Yeah, I guess that's the big advantage of GRUB. That it can handle all these
new and fancy filesystems :).
Ok, so I guess we can basically rule out GPT for the default label even
on POWER systems. I would therefore then vote for using MS-DOS partition
tables on POWER systems, i.e. what is already used now.
For powerpc/ppc64 I would agree. For ppc64el GPT should be fine, and
I believe someone said that is in fact what they have done since it is
power8+ only.
Touching ppc64el was never up for discussion. I was just mentioning it.
So, MS-DOS partition tables will not work at all on a Mac, correct?

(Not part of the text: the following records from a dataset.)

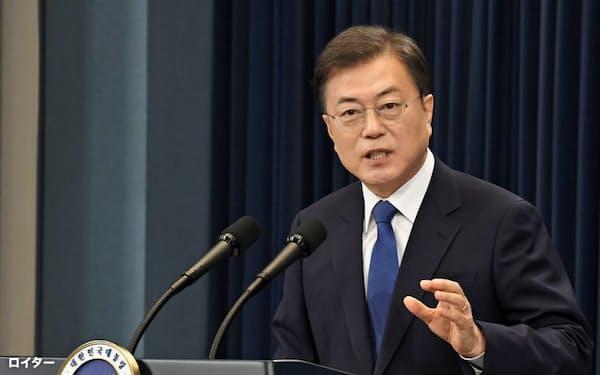 支持率が急落した韓国の文在寅(ムン・ジェイン)大統領=ロイター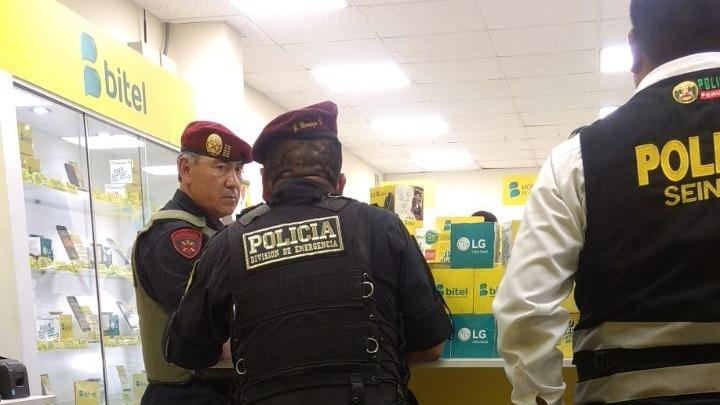 El asalto se produjo a la altura de la cuadra 40 de la avenida Wiesse en San Juan de Lurigancho.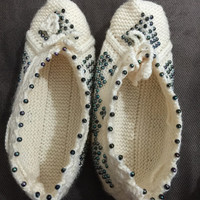 Freeshipping ..hand-knitted booties with beads..comfortable and hot..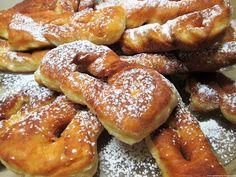 Moje pyszne, łatwe i sprawdzone przepisy :-) : Taratuszki-pulchne faworki na kefirze, szybkie, pyszne idealne na tłusty czwartek Sweet Little Things, Kefir, Pretzel Bites, Doughnuts, Baking Recipes, Sweet Tooth, French Toast, Food And Drink, Bread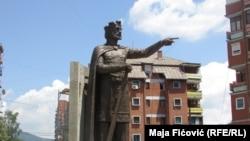 Përmendorja e Princ Llazarit në Mitrovicën e veriut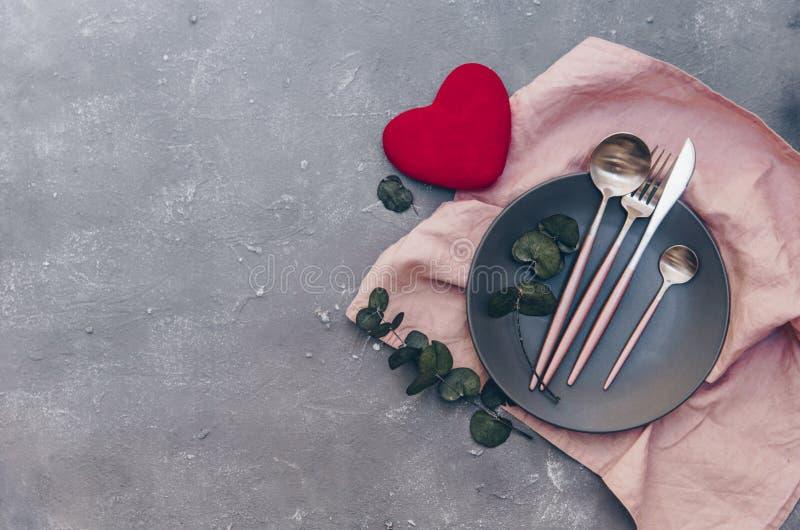 Arrangement romantique de table de vacances Beau fond avec l'ensemble de table d'endroit photographie stock libre de droits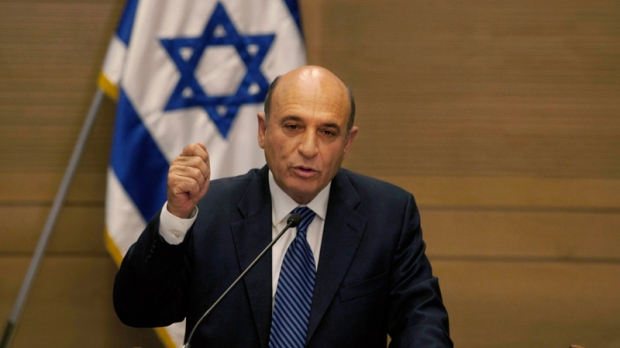 Israel's Kadima party leader Shaul Mofaz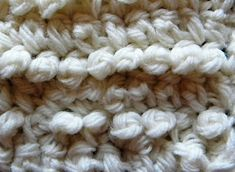 The single crochet French knot stitch looks a lot like an embroidery French knot. It can be used in place of individual single crochet stitches in various patterns, or as an all-over stitch. Sewing Stitches, Crochet Stitches Patterns, Fabric Patterns, Stitch Patterns, Knit Stitches, Crochet Edgings, Afghan Patterns, Japanese Embroidery, Crewel Embroidery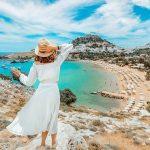 Власти Греции отменяют карантин по прибытии для туристов из 32 стран
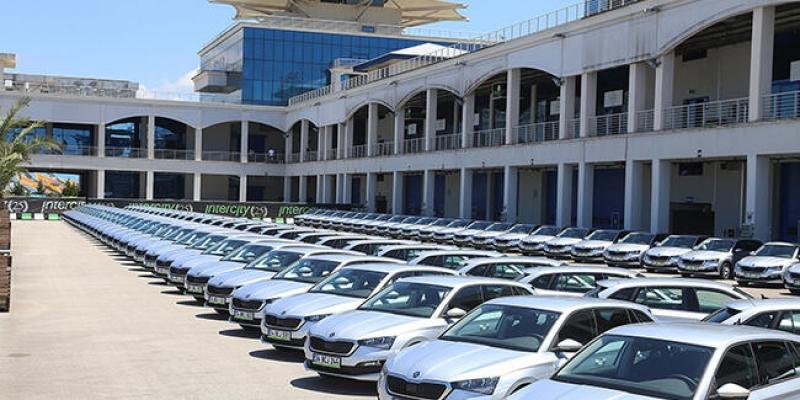 1 milyar TL'lik 2.el araç sattı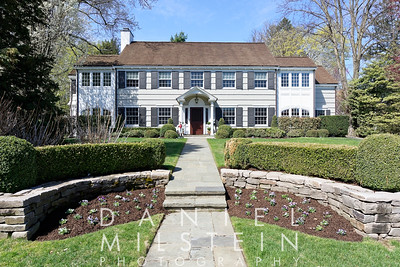 25 Griswold Rd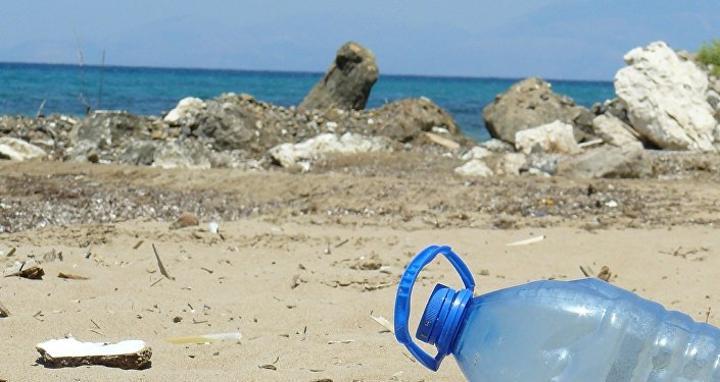 آلاف الأطنان من النفايات البلاستيكية تعوم في البحر الأبيض المتوسط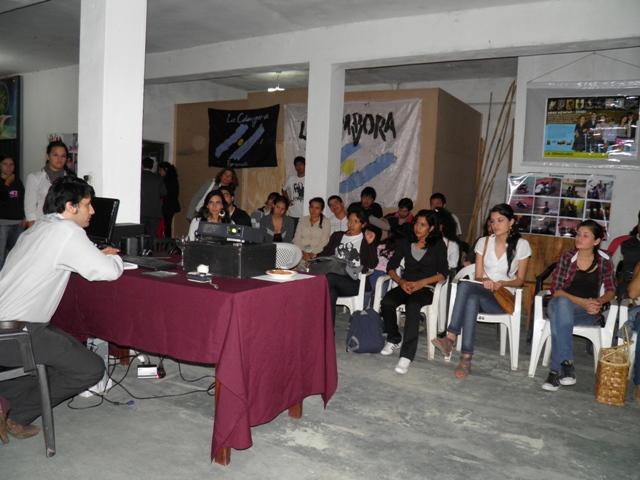 Formosa charla de juventud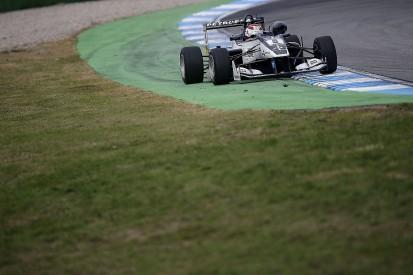 Pedro Piquet sticks with Van Amersfoort Racing for 2017 Euro F3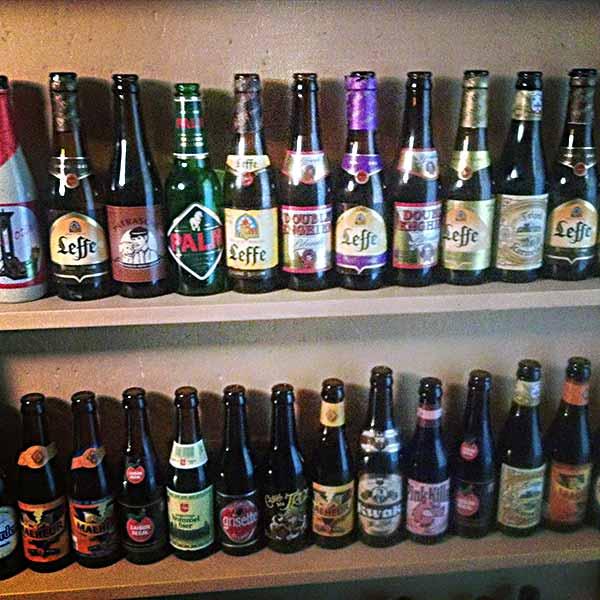 おしゃれなビール瓶が並んでいます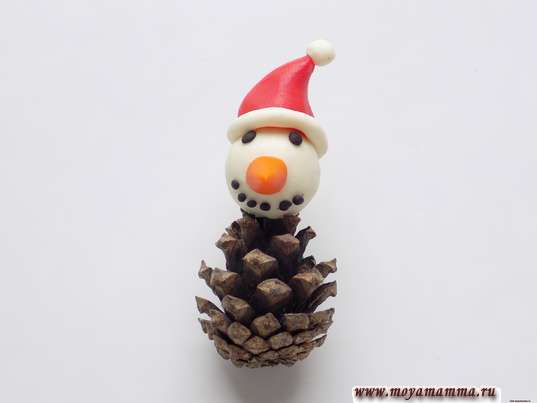 Снеговик из шишки. Закрепление головы снеговика на шишке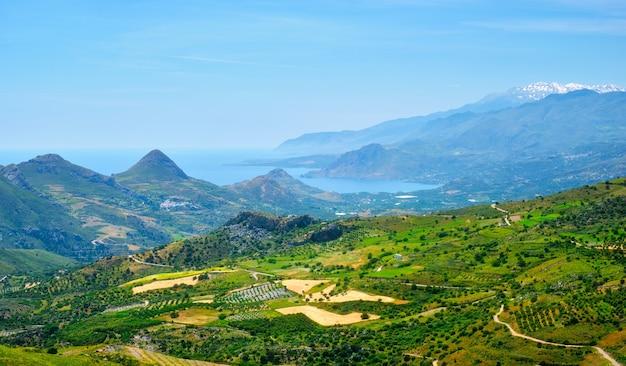 Vista aérea da ilha de creta na grécia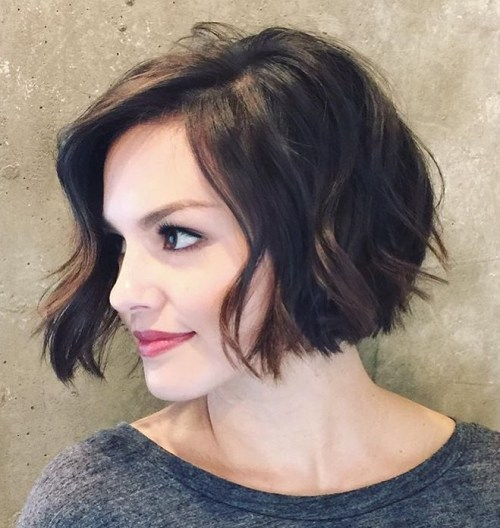 Easy Wavy Cropped Bob Hairstyle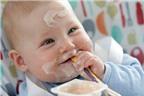 Cách tập cho trẻ ăn sữa chua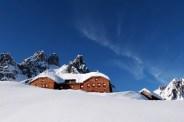 Hofpürgel hütte a nikde ani stopa, nádhera! To vpravo je winterraum, naše nocležiště.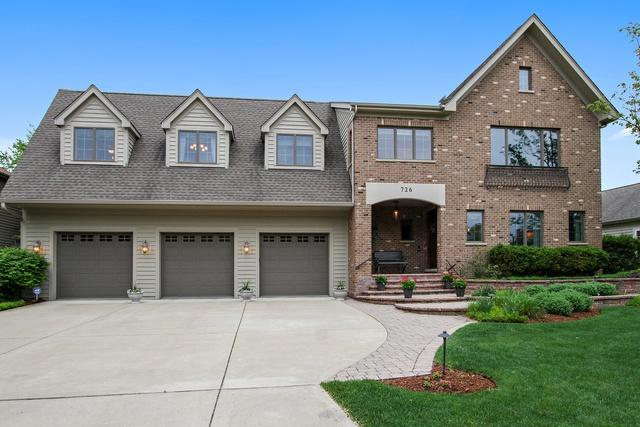 726 Wedgewood Drive, Crystal Lake, IL 60014 (MLS #09959350) :: The Jacobs Group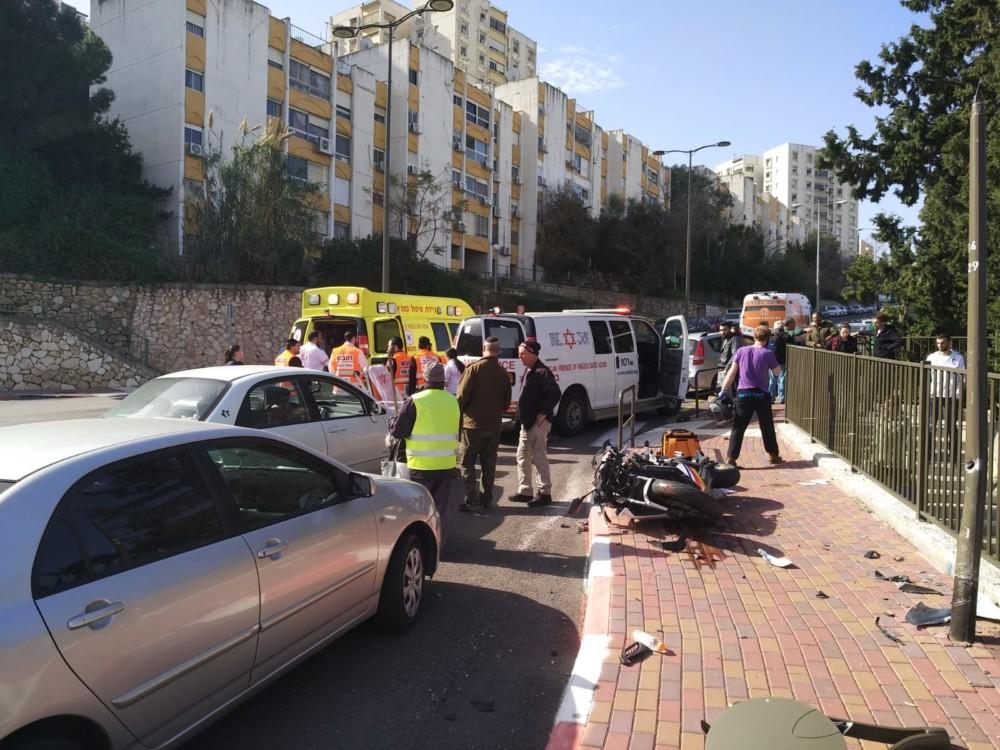 תאונת דרכים בנשר (צילום: איחוד הצלה כרמל)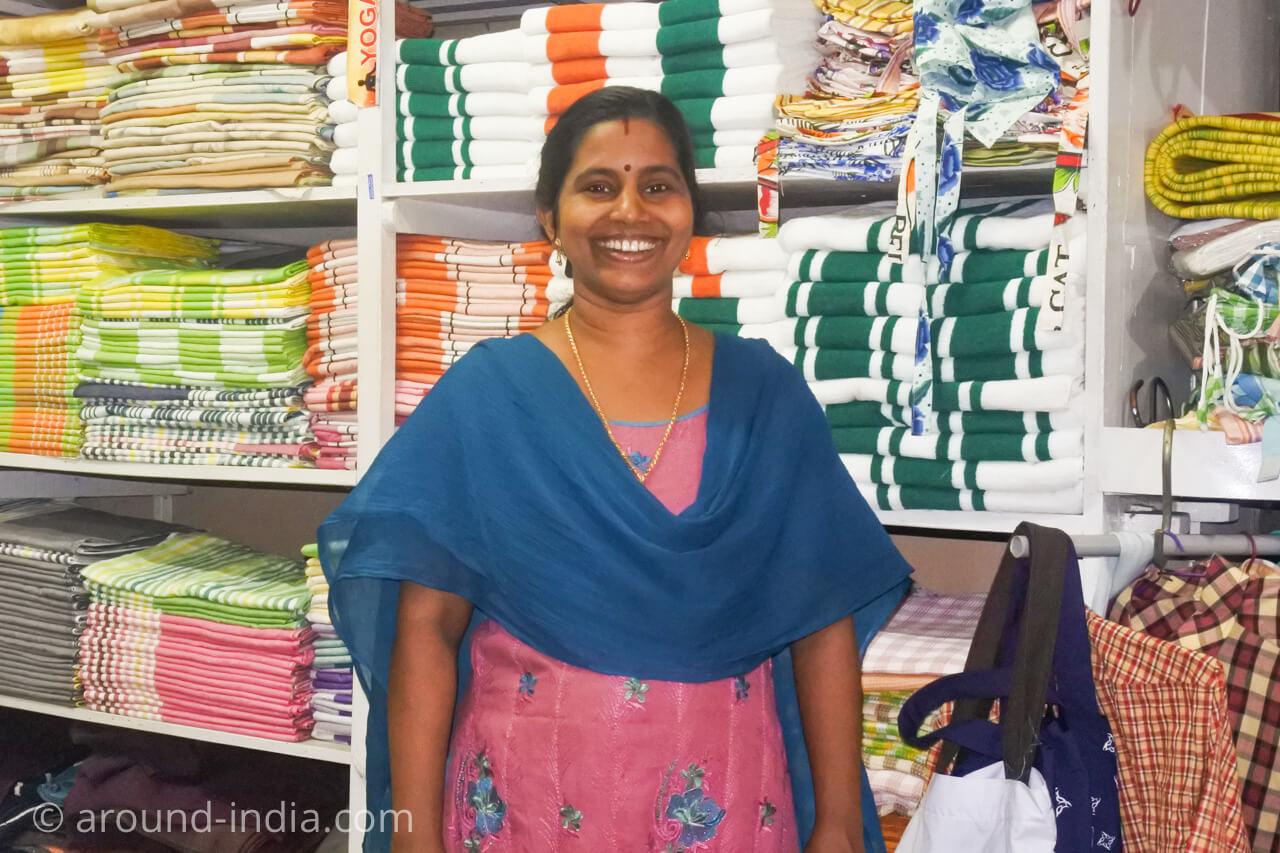 ケララの織物工房 併設ショップ インド国旗タオル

Not as far as I know. And given the apple partition table is better
anyhow, why would you want to?
I was just wondering whether it makes sense for GRUB to use MS-DOS partition
on a Mac, thinking it may be better than Mac partition tables, I was
basically just thinking aloud. If it's not necessary for GRUB to work
properly, then we can stick with the current partition scheme, of course.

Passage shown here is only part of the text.